### SELECTION
===

To reliably coordinate decentralized feed-in sources and heat pumps, electric vehicles or electrolysers, resilient digitalized grid control centers are required. © stock.adobe.com/Ratchadaporn

The larger the grid, the longer it takes for fluctuations to even out - this favors power fluctuations between regions. These are particularly pronounced between northern and southern Europe or between Poland and the Iberian Peninsula. If the oscillation becomes too strong, there is a risk of overloads and, in extreme cases, automatic shutdowns. These complex interactions become more important the more converters and fewer rotating masses there are in the grid.

Wind turbines, photovoltaic systems, battery storage and high-voltage direct current transmissions (HVDC) do not feed electricity directly into the grid, but via so-called converters. These electronic converters operate at high switching frequencies in order to transform the required power. In addition to the normal grid frequency of 50 Hertz, additional oscillations occur. If many of these so-called harmonics overlap in the grid, grid voltage quality limits can be violated. Such effects have been observed, for example, during the operation of wind farms. They can overload or even damage lines and other equipment - in a critical case, this leads to an automatic shutdown. Whether the faults occur or are intercepted depends largely on how the control technology used in the converters works. To date, there are no proven countermeasures for this new type of instability.

===

### RECORD LIST
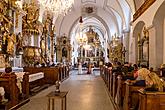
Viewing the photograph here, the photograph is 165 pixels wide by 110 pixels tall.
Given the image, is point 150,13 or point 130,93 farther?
point 150,13

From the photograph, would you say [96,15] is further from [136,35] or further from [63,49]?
[136,35]

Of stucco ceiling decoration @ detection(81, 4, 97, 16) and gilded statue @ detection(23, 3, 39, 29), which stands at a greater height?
stucco ceiling decoration @ detection(81, 4, 97, 16)

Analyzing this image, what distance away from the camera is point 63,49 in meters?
28.2

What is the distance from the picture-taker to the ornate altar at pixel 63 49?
2756cm

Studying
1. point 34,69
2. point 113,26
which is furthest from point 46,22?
point 113,26

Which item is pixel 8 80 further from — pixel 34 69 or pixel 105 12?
pixel 105 12

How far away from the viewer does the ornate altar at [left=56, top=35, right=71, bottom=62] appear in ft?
90.4

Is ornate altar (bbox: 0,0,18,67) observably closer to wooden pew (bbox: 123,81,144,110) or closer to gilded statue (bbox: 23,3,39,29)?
gilded statue (bbox: 23,3,39,29)

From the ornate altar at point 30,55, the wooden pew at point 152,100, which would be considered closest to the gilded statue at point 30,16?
the ornate altar at point 30,55

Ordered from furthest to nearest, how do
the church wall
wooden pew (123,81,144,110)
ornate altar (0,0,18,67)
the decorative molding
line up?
the decorative molding < the church wall < ornate altar (0,0,18,67) < wooden pew (123,81,144,110)

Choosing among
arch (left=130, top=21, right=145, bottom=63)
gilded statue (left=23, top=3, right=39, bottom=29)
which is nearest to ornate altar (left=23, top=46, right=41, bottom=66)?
gilded statue (left=23, top=3, right=39, bottom=29)

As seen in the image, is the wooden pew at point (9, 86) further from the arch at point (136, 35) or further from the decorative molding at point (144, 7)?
the arch at point (136, 35)

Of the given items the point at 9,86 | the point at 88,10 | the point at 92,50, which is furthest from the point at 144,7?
the point at 92,50

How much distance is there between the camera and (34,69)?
14.3 meters
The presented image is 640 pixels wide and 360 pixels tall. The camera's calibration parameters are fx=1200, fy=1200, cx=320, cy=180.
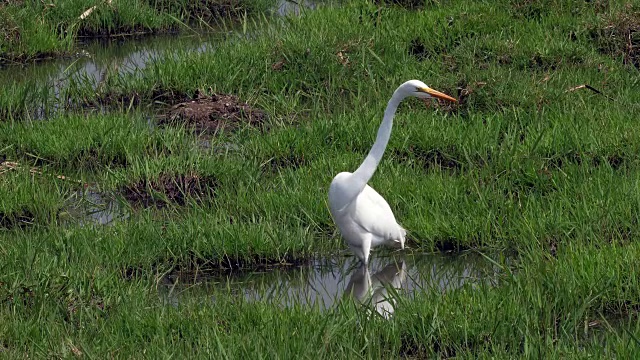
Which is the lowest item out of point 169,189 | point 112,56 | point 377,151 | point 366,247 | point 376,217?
point 112,56

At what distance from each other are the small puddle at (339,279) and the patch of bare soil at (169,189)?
98cm

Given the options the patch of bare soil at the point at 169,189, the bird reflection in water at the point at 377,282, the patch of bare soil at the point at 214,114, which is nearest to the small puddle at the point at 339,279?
the bird reflection in water at the point at 377,282

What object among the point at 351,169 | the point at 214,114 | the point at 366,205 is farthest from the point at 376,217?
the point at 214,114

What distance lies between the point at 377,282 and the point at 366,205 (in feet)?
1.32

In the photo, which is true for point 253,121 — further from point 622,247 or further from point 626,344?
point 626,344

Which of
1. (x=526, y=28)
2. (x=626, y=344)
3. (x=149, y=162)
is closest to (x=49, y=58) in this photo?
(x=149, y=162)

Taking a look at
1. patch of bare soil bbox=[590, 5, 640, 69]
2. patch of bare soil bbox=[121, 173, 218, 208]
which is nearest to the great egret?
patch of bare soil bbox=[121, 173, 218, 208]

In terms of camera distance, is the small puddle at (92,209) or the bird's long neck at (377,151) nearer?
the bird's long neck at (377,151)

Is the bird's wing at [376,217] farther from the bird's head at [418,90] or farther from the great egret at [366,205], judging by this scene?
the bird's head at [418,90]

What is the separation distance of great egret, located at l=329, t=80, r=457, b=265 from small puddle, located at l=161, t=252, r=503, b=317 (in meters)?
0.13

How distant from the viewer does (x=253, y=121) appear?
26.3ft

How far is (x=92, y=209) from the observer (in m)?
6.96

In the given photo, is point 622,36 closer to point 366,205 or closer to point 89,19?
point 366,205

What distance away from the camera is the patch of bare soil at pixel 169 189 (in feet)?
22.9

===

### CHALLENGES
[A] From the passage on power grid stability, list every kind of installation that feeds electricity into the grid through converters instead of directly.
[B] Answer these questions from the passage on power grid stability:
(i) Between which regions are power fluctuations described as particularly pronounced?
(ii) What is the normal grid frequency?
(iii) During the operation of what have harmonic effects been observed?
[C] Carry the passage on power grid stability forward from its last sentence.

### RESULTS
[A] Wind turbines, photovoltaic systems, battery storage, and high-voltage direct current transmissions (HVDC).

[B]
(i) Between northern and southern Europe, or between Poland and the Iberian Peninsula.
(ii) 50 Hertz.
(iii) Wind farms.

[C]
Resilient digitalized network control centers required

Mastering these complex technical challenges requires a decisive leap forward in the development of grid monitoring and control. Reliable coordination of decentralized feed-in sources and new consumers such as heat pumps, electric vehicles or electrolysers requires resilient digitalized grid control centers. Both robust cyber security and communication that takes over in the event of a failure of the central energy supply (blackout-proof) are key prerequisites for resilient overall grid operation. "Blackout-proof" means that the communication systems continue to function even in the event of a complete power failure - backed up by backup batteries or emergency power systems that ensure operation even without an external power supply.

Dr. Damian Dudek from the VDE Information Technology Society (VDE ITG) adds: "Without robust information and control technology, it is not possible to process real-time data in the electrical energy grid or implement effective, suitable measures in the event of a fault."

One thing is certain: The challenges of the energy transition require a coordinated approach from the energy technology and information technology sides. The further technical development of converters, increased European cooperation in grid planning and investment in digital infrastructure form the triad for stable energy systems of the future.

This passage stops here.